Supplied information:
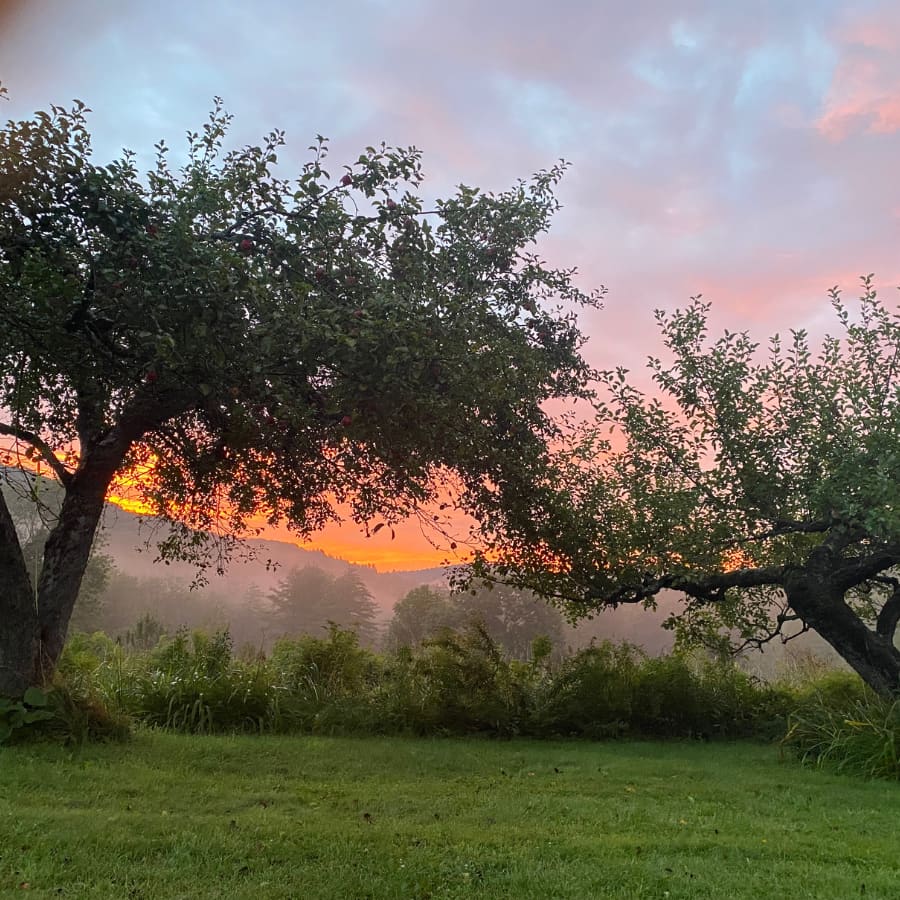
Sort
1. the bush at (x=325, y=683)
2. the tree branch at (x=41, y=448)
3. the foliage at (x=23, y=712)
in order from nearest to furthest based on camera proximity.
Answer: the foliage at (x=23, y=712)
the tree branch at (x=41, y=448)
the bush at (x=325, y=683)

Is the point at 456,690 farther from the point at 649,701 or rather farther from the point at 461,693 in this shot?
the point at 649,701

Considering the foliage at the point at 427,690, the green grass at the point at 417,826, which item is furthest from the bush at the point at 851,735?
the foliage at the point at 427,690

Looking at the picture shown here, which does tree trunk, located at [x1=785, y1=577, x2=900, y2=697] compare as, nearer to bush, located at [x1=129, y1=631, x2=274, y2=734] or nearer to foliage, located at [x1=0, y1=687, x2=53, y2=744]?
bush, located at [x1=129, y1=631, x2=274, y2=734]

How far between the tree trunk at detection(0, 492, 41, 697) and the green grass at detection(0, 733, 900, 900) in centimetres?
90

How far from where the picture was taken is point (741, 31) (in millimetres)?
7742

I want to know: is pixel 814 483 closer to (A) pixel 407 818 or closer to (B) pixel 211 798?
(A) pixel 407 818

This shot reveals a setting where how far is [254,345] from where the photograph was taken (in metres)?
6.16

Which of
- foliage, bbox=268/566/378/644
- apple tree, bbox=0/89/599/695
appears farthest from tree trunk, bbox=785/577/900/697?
foliage, bbox=268/566/378/644

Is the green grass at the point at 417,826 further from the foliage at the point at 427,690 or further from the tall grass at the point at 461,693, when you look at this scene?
the foliage at the point at 427,690

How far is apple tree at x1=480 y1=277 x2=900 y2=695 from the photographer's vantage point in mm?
9469

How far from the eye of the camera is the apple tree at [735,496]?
9.47m

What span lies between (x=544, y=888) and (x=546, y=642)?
28.2 feet

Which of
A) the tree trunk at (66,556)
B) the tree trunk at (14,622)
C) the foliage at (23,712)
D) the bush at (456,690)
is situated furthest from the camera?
the bush at (456,690)

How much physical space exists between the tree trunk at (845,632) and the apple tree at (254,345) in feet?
14.2
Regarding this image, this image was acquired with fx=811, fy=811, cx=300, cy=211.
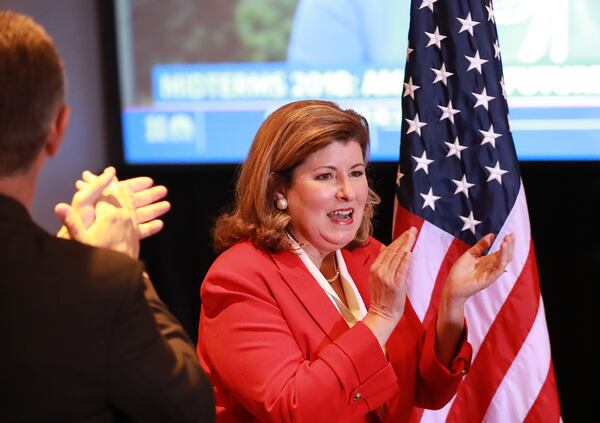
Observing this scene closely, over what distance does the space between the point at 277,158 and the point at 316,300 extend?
38cm

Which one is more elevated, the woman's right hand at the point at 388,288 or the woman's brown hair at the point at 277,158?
the woman's brown hair at the point at 277,158

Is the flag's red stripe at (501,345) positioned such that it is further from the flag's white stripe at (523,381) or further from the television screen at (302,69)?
the television screen at (302,69)

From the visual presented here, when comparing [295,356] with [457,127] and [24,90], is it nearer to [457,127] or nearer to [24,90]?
[457,127]

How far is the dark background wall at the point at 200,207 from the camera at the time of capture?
13.1 ft

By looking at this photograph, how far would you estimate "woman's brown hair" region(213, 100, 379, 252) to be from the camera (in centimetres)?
207

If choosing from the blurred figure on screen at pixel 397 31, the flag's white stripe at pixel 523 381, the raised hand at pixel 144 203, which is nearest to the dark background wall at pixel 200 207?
the blurred figure on screen at pixel 397 31

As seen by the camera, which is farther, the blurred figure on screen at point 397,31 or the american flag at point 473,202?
the blurred figure on screen at point 397,31

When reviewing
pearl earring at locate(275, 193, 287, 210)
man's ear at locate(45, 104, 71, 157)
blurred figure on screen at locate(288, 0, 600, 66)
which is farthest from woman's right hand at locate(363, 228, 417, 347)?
blurred figure on screen at locate(288, 0, 600, 66)

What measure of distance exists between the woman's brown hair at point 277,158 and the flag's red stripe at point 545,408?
86 centimetres

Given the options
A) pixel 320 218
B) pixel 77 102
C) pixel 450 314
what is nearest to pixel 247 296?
pixel 320 218

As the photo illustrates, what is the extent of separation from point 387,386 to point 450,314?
0.29 m

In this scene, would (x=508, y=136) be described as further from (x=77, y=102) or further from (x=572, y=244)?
(x=77, y=102)

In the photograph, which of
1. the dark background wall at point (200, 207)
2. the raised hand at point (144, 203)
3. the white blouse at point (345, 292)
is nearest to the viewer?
the raised hand at point (144, 203)

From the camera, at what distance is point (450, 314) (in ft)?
6.77
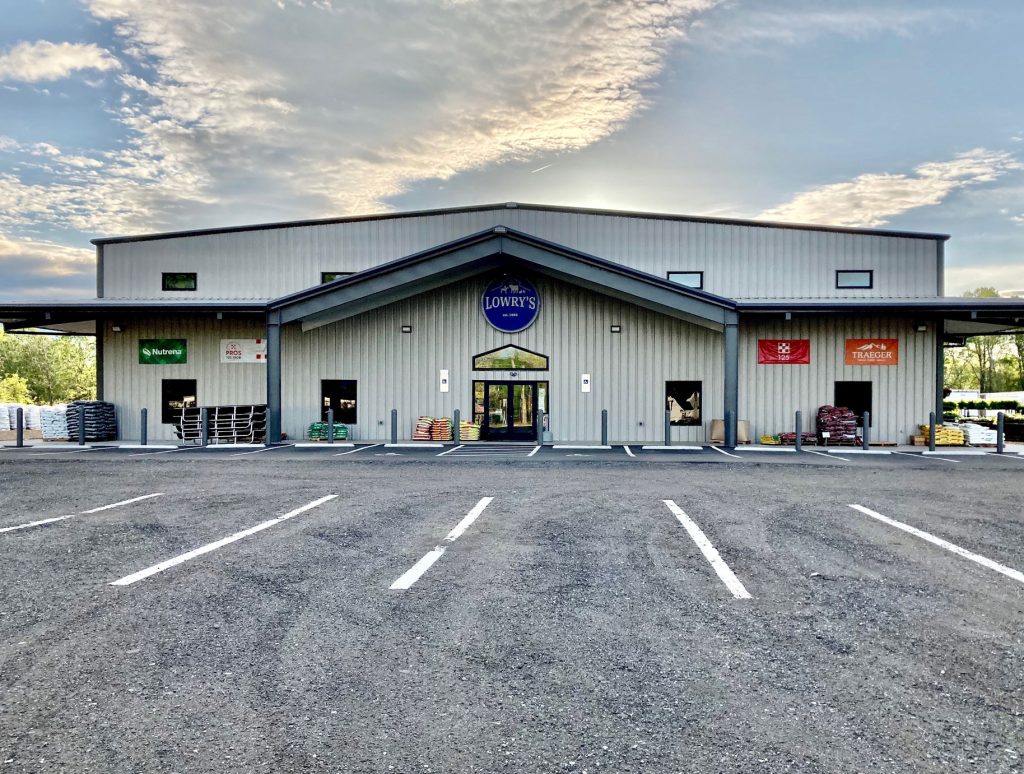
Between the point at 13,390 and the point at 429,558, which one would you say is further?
the point at 13,390

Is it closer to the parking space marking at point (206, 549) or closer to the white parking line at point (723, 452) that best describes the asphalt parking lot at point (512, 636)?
the parking space marking at point (206, 549)

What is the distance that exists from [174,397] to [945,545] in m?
23.9

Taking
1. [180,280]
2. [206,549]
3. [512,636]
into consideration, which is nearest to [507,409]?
[180,280]

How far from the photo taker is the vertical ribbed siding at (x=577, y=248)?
23.5 metres

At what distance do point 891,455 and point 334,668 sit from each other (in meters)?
18.3

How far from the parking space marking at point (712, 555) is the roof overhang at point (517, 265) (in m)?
12.3

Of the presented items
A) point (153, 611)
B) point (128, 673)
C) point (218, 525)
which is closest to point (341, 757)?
point (128, 673)

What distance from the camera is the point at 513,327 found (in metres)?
22.8

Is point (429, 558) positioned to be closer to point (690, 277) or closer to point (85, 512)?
point (85, 512)

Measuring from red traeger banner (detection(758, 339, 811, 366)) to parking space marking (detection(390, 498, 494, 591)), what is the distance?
52.6 ft

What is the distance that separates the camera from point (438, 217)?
80.3ft

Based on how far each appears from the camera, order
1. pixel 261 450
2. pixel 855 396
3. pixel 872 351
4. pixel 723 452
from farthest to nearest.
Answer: pixel 855 396 < pixel 872 351 < pixel 261 450 < pixel 723 452

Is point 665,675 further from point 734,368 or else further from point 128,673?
point 734,368

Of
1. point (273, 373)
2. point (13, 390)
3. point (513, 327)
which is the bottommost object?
point (13, 390)
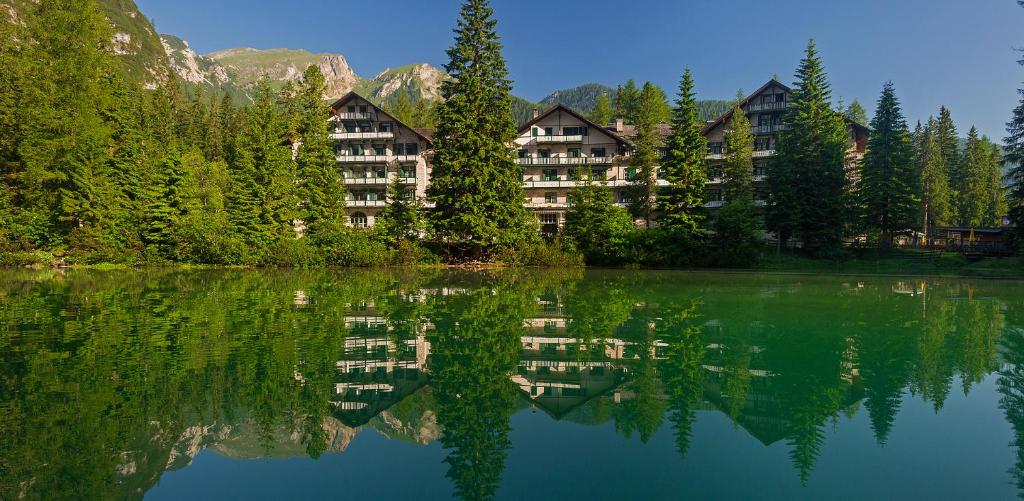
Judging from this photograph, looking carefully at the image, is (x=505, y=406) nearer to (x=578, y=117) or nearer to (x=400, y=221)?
(x=400, y=221)

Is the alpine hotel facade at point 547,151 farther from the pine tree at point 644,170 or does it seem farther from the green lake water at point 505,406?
the green lake water at point 505,406

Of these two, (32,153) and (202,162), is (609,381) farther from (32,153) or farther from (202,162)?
(202,162)

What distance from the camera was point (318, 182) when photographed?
47125 millimetres

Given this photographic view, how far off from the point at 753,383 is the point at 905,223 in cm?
4881

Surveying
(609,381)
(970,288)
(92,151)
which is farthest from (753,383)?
(92,151)

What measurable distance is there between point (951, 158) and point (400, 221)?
69.5 m

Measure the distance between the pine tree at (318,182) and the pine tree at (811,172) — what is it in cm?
3691

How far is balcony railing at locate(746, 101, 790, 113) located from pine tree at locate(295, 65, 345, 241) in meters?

Problem to work on: Lay out every line of the entries above as a JSON list of strings, one string per line. Leave out blank lines and the pictures.

Output:
[
  "Sort",
  "1. the bush at (x=325, y=683)",
  "2. the tree branch at (x=41, y=448)",
  "3. the foliage at (x=23, y=712)",
  "in order from nearest to furthest based on camera proximity.",
  "Answer: the foliage at (x=23, y=712)",
  "the tree branch at (x=41, y=448)",
  "the bush at (x=325, y=683)",
  "Is the point at 456,690 farther from the point at 649,701 or rather farther from the point at 461,693 in this shot?",
  "the point at 649,701",
  "Considering the foliage at the point at 427,690, the green grass at the point at 417,826, which item is furthest from the bush at the point at 851,735?",
  "the foliage at the point at 427,690",
  "Looking at the picture shown here, which does tree trunk, located at [x1=785, y1=577, x2=900, y2=697] compare as, nearer to bush, located at [x1=129, y1=631, x2=274, y2=734] or nearer to foliage, located at [x1=0, y1=687, x2=53, y2=744]?",
  "bush, located at [x1=129, y1=631, x2=274, y2=734]",
  "How far between the tree trunk at detection(0, 492, 41, 697) and the green grass at detection(0, 733, 900, 900) in centimetres?",
  "90",
  "How far from where the picture was taken is point (741, 31) (in millimetres)?",
  "7742",
  "I want to know: is pixel 814 483 closer to (A) pixel 407 818 or closer to (B) pixel 211 798?",
  "(A) pixel 407 818",
  "This shot reveals a setting where how far is [254,345] from where the photograph was taken (in metres)?",
  "6.16",
  "Which of",
  "- foliage, bbox=268/566/378/644",
  "- apple tree, bbox=0/89/599/695",
  "appears farthest from tree trunk, bbox=785/577/900/697?",
  "foliage, bbox=268/566/378/644",
  "Is the green grass at the point at 417,826 further from the foliage at the point at 427,690 or further from the tall grass at the point at 461,693, when you look at this scene?",
  "the foliage at the point at 427,690",
  "How far is apple tree at x1=480 y1=277 x2=900 y2=695 from the photographer's vantage point in mm?",
  "9469",
  "How far from the eye of the camera is the apple tree at [735,496]?",
  "9.47m",
  "What span lies between (x=544, y=888) and (x=546, y=642)?",
  "28.2 feet",
  "Which of",
  "A) the tree trunk at (66,556)",
  "B) the tree trunk at (14,622)",
  "C) the foliage at (23,712)",
  "D) the bush at (456,690)",
  "is situated furthest from the camera?",
  "the bush at (456,690)",
  "How much physical space exists between the tree trunk at (845,632) and the apple tree at (254,345) in feet?",
  "14.2",
  "Regarding this image, this image was acquired with fx=811, fy=811, cx=300, cy=211.",
  "Observing this scene closely, over what distance does the space between the point at 277,158 and the point at 316,300 extend?",
  "38cm",
  "Which one is more elevated, the woman's right hand at the point at 388,288 or the woman's brown hair at the point at 277,158?",
  "the woman's brown hair at the point at 277,158",
  "Is the flag's red stripe at (501,345) positioned such that it is further from the flag's white stripe at (523,381) or further from the television screen at (302,69)?",
  "the television screen at (302,69)",
  "From the visual presented here, when comparing [295,356] with [457,127] and [24,90], is it nearer to [457,127] or nearer to [24,90]?",
  "[457,127]",
  "How far is the dark background wall at the point at 200,207 from the camera at the time of capture?",
  "13.1 ft",
  "By looking at this photograph, how far would you estimate \"woman's brown hair\" region(213, 100, 379, 252) to be from the camera (in centimetres)?",
  "207",
  "If choosing from the blurred figure on screen at pixel 397 31, the flag's white stripe at pixel 523 381, the raised hand at pixel 144 203, which is nearest to the dark background wall at pixel 200 207?",
  "the blurred figure on screen at pixel 397 31",
  "As seen by the camera, which is farther, the blurred figure on screen at point 397,31 or the american flag at point 473,202?",
  "the blurred figure on screen at point 397,31",
  "When reviewing",
  "pearl earring at locate(275, 193, 287, 210)",
  "man's ear at locate(45, 104, 71, 157)",
  "blurred figure on screen at locate(288, 0, 600, 66)",
  "which is farthest from woman's right hand at locate(363, 228, 417, 347)?",
  "blurred figure on screen at locate(288, 0, 600, 66)",
  "What measure of distance exists between the woman's brown hair at point 277,158 and the flag's red stripe at point 545,408?",
  "86 centimetres",
  "Given the options",
  "A) pixel 320 218",
  "B) pixel 77 102",
  "C) pixel 450 314",
  "what is nearest to pixel 247 296?",
  "pixel 320 218",
  "As the photo illustrates, what is the extent of separation from point 387,386 to point 450,314?",
  "0.29 m",
  "In this scene, would (x=508, y=136) be described as further from (x=77, y=102) or further from (x=572, y=244)?",
  "(x=77, y=102)",
  "In the photograph, which of",
  "1. the dark background wall at point (200, 207)",
  "2. the raised hand at point (144, 203)",
  "3. the white blouse at point (345, 292)",
  "is nearest to the viewer?",
  "the raised hand at point (144, 203)",
  "From the camera, at what distance is point (450, 314) (in ft)?",
  "6.77",
  "Between the point at 13,390 and the point at 429,558, which one would you say is further?",
  "the point at 13,390",
  "Is it closer to the parking space marking at point (206, 549) or closer to the white parking line at point (723, 452) that best describes the asphalt parking lot at point (512, 636)?",
  "the parking space marking at point (206, 549)",
  "What is the distance that exists from [174,397] to [945,545] in m?",
  "23.9",
  "Taking",
  "1. [180,280]",
  "2. [206,549]",
  "3. [512,636]",
  "into consideration, which is nearest to [507,409]?",
  "[180,280]",
  "How far from the photo taker is the vertical ribbed siding at (x=577, y=248)?",
  "23.5 metres",
  "At what distance do point 891,455 and point 334,668 sit from each other (in meters)?",
  "18.3",
  "How far from the parking space marking at point (712, 555) is the roof overhang at point (517, 265) (in m)?",
  "12.3",
  "Of the presented items",
  "A) point (153, 611)",
  "B) point (128, 673)",
  "C) point (218, 525)",
  "which is closest to point (341, 757)?",
  "point (128, 673)",
  "What distance from the camera is the point at 513,327 found (in metres)?",
  "22.8",
  "Is point (429, 558) positioned to be closer to point (690, 277) or closer to point (85, 512)?",
  "point (85, 512)",
  "Measuring from red traeger banner (detection(758, 339, 811, 366)) to parking space marking (detection(390, 498, 494, 591)), what is the distance?",
  "52.6 ft",
  "What is the distance that separates the camera from point (438, 217)?",
  "80.3ft",
  "Based on how far each appears from the camera, order",
  "1. pixel 261 450",
  "2. pixel 855 396",
  "3. pixel 872 351",
  "4. pixel 723 452",
  "from farthest to nearest.",
  "Answer: pixel 855 396 < pixel 872 351 < pixel 261 450 < pixel 723 452",
  "Is point 665,675 further from point 734,368 or else further from point 128,673?",
  "point 734,368",
  "Of",
  "1. point (273, 373)",
  "2. point (13, 390)",
  "3. point (513, 327)",
  "which is the bottommost object?",
  "point (13, 390)",
  "Judging from this photograph, looking carefully at the image, is (x=505, y=406) nearer to (x=578, y=117) or nearer to (x=400, y=221)?",
  "(x=400, y=221)",
  "Is the alpine hotel facade at point 547,151 farther from the pine tree at point 644,170 or does it seem farther from the green lake water at point 505,406?",
  "the green lake water at point 505,406",
  "Of these two, (32,153) and (202,162), is (609,381) farther from (32,153) or farther from (202,162)?",
  "(202,162)",
  "What distance from the camera was point (318, 182) when photographed?",
  "47125 millimetres",
  "Given this photographic view, how far off from the point at 753,383 is the point at 905,223 in cm?",
  "4881",
  "Surveying",
  "(609,381)",
  "(970,288)",
  "(92,151)",
  "which is farthest from (753,383)?",
  "(92,151)",
  "What measurable distance is there between point (951, 158) and point (400, 221)?",
  "69.5 m",
  "Measure the distance between the pine tree at (318,182) and the pine tree at (811,172) — what is it in cm?",
  "3691",
  "How far is balcony railing at locate(746, 101, 790, 113) located from pine tree at locate(295, 65, 345, 241) in meters?"
]